Blood-oxygen-level dependent or BOLD fMRI is a method of observing which areas of the brain are active at any given time. It was found by Dr. Seiji Ogawa and Dr. Robert Turner, working independently, in 1990. Neurons do not have internal reserves of energy in the form of sugar and oxygen, so their firing causes a need for more energy to be brought in quickly. Through a process called the hemodynamic response, blood releases oxygen to them at a greater rate than to inactive neurons, and the difference in magnetic susceptibility between oxyhemoglobin and deoxyhemoglobin, and thus oxygenated or deoxygenated blood, leads to magnetic signal variation which can be detected using an MRI scanner. Given many repetitions of a thought, action or experience, statistical methods can be used to determine the areas of the brain which reliably have more of this difference as a result, and therefore which areas of the brain are active during that thought, action or experience.

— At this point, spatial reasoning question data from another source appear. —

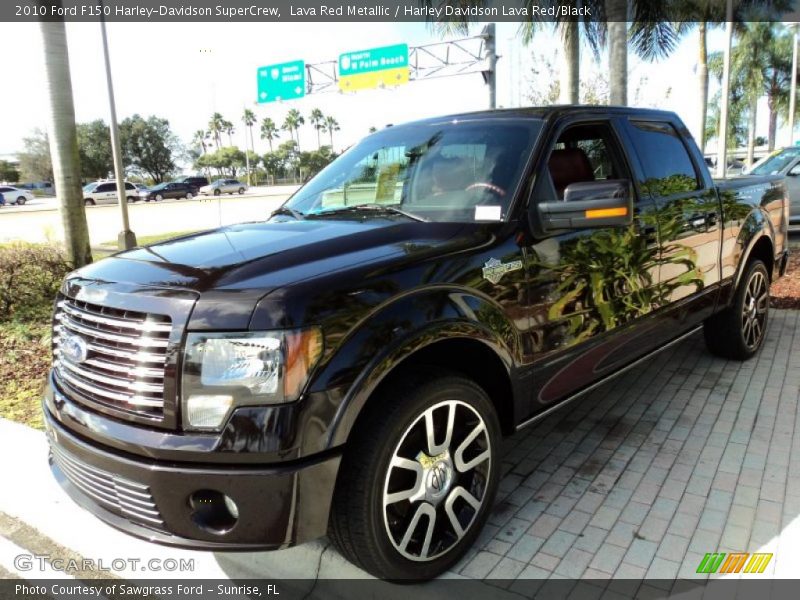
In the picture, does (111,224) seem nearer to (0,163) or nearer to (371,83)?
(371,83)

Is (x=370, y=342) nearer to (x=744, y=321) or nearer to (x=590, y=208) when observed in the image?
(x=590, y=208)

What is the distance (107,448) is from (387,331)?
1.10 meters

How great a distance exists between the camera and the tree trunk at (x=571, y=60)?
1201 centimetres

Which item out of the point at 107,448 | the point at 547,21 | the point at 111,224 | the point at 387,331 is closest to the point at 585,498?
the point at 387,331

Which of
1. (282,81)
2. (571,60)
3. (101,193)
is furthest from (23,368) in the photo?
(101,193)

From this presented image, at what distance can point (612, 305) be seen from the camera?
337cm

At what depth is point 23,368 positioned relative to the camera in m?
5.65

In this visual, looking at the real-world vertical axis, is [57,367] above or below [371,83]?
below

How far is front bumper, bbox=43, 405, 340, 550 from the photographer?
2055 mm

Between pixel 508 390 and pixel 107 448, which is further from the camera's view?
pixel 508 390

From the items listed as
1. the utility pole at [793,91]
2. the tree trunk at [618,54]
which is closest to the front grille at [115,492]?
the tree trunk at [618,54]

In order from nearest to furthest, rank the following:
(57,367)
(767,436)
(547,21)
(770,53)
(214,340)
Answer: (214,340) → (57,367) → (767,436) → (547,21) → (770,53)

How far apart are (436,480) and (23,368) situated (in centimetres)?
473

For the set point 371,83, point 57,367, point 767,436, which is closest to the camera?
point 57,367
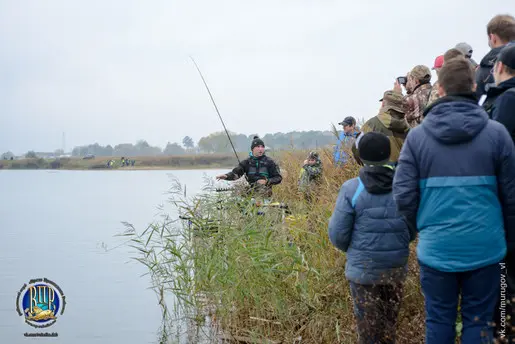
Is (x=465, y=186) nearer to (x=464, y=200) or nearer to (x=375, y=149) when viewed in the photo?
(x=464, y=200)

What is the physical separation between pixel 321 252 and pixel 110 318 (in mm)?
5534

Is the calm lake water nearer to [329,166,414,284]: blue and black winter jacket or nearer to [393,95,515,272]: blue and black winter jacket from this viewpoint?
[329,166,414,284]: blue and black winter jacket

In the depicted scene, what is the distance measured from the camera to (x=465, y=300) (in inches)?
126

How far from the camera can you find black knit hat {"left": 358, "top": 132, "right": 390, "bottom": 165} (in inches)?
150

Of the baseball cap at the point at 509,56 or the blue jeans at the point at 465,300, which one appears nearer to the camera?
the blue jeans at the point at 465,300

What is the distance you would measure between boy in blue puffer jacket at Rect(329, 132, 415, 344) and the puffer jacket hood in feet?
2.14

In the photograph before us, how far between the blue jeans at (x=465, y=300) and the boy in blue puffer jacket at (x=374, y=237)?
0.55m

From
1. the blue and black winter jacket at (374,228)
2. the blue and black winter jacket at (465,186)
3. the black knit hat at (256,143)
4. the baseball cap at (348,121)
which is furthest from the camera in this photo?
the black knit hat at (256,143)

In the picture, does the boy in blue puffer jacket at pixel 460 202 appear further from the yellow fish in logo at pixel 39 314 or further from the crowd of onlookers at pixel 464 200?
the yellow fish in logo at pixel 39 314

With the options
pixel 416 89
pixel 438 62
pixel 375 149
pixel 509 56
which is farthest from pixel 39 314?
pixel 509 56

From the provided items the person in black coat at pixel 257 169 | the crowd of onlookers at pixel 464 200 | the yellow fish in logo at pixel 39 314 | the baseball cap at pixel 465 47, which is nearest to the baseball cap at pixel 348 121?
the person in black coat at pixel 257 169

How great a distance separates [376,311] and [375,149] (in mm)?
947

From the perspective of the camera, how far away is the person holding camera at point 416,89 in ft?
19.1

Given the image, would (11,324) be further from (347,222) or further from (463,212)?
(463,212)
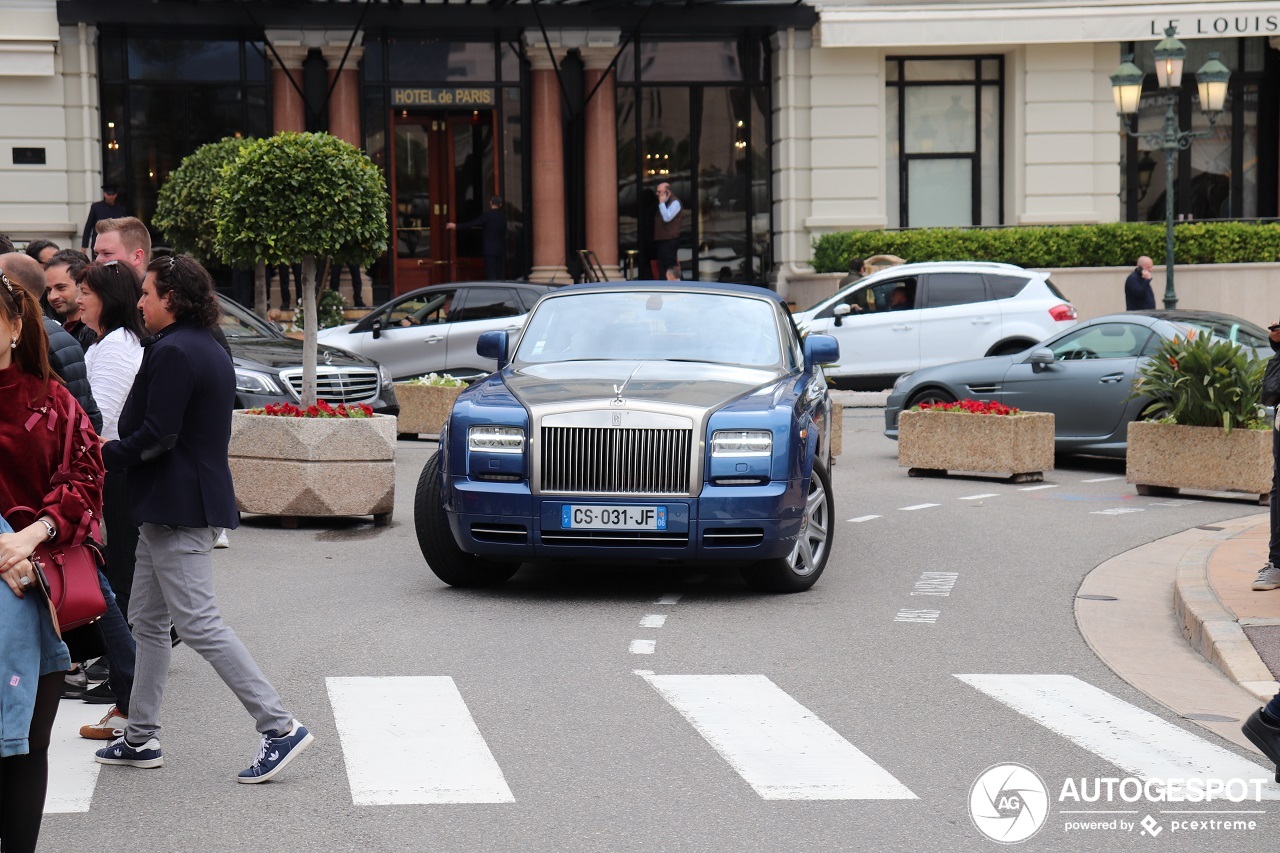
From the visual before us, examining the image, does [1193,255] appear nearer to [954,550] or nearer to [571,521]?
[954,550]

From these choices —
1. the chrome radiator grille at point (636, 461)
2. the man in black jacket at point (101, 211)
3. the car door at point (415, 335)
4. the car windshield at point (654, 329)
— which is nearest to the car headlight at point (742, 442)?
the chrome radiator grille at point (636, 461)

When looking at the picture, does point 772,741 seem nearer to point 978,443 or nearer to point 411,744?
point 411,744

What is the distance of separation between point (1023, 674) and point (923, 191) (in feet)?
77.3

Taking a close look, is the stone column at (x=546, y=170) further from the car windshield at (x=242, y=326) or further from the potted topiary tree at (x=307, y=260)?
the potted topiary tree at (x=307, y=260)

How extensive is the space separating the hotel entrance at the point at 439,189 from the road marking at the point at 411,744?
22345mm

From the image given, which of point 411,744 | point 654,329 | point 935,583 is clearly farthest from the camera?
point 654,329

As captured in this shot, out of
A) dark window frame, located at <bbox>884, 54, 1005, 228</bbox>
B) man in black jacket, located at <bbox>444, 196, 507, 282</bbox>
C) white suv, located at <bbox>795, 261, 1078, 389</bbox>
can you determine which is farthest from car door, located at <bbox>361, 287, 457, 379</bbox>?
dark window frame, located at <bbox>884, 54, 1005, 228</bbox>

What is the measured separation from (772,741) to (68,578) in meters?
2.72

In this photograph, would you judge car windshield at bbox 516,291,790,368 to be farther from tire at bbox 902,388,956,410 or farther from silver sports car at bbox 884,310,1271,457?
tire at bbox 902,388,956,410

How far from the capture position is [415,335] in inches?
818

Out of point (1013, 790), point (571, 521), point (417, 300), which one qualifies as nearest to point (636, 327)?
point (571, 521)

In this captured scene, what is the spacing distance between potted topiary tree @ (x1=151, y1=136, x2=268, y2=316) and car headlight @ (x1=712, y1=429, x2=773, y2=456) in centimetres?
1602

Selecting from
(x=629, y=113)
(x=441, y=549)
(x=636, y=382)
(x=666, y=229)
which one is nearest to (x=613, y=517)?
(x=636, y=382)

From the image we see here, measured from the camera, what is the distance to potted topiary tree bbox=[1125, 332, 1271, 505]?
1349 cm
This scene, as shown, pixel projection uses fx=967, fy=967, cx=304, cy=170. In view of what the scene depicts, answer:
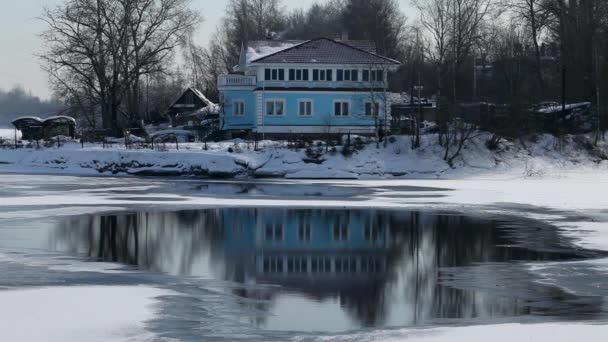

Almost all fMRI research uses BOLD as the method for determining where activity occurs in the brain as the result of various experiences, but because the signals are relative and not individually quantitative, some question its rigor. Other methods which propose to measure neural activity directly have been attempted (for example, measurement of the Oxygen Extraction Fraction, or OEF, in regions of the brain, which measures how much of the oxyhemoglobin in the blood has been converted to deoxyhemoglobin), but because the electromagnetic fields created by an active or firing neuron are so weak, the signal-to-noise ratio is extremely low and statistical methods used to extract quantitative data have been largely unsuccessful as of yet.
Hemoglobin is diamagnetic when oxygenated but paramagnetic when deoxygenated. The magnetic resonance (MR) signal of blood is therefore slightly different depending on the level of oxygenation. These differential signals can be detected using an appropriate MR pulse sequence as blood-oxygen-level dependent (BOLD) contrast. Higher BOLD signal intensities arise from increases in the concentration of oxygenated hemoglobin since the blood magnetic susceptibility now more closely matches the tissue magnetic susceptibility. By collecting data in an MRI scanner with parameters sensitive to changes in magnetic susceptibility one can assess changes in BOLD contrast. These changes can be either positive or negative depending upon the relative changes in both cerebral blood flow (CBF) and oxygen consumption. Increases in CBF that outstrip changes in oxygen consumption will lead to increased BOLD signal, conversely decreases in CBF that outstrip changes in oxygen consumption will cause decreased BOLD signal intensity.
Neural correlates of BOLD
The precise relationship between neural signals and BOLD is under active research. In general, changes in BOLD signal are well correlated with changes in blood flow. Numerous studies during the past several decades have identified a coupling between blood flow and metabolic rate; that is, the blood supply is tightly regulated in space and time to provide the nutrients for brain metabolism. However, neuroscientists have been seeking a more direct relationship between the blood supply and the neural inputs/outputs that can be related to observable electrical activity and circuit models of brain function.
While current data indicate that local field potentials, an index of integrated electrical activity, form a marginally better correlation with blood flow than the spiking action potentials that are most directly associated with neural communication, no simple measure of electrical activity to date has provided an adequate correlation with metabolism and the blood supply across a wide dynamic range. Presumably, this reflects the complex nature of metabolic processes, which form a superset with regards to electrical activity. Some recent results have suggested that the increase in cerebral blood flow (CBF) following neural activity is not causally related to the metabolic demands of the brain region, but rather is driven by the presence of neurotransmitters, especially glutamate.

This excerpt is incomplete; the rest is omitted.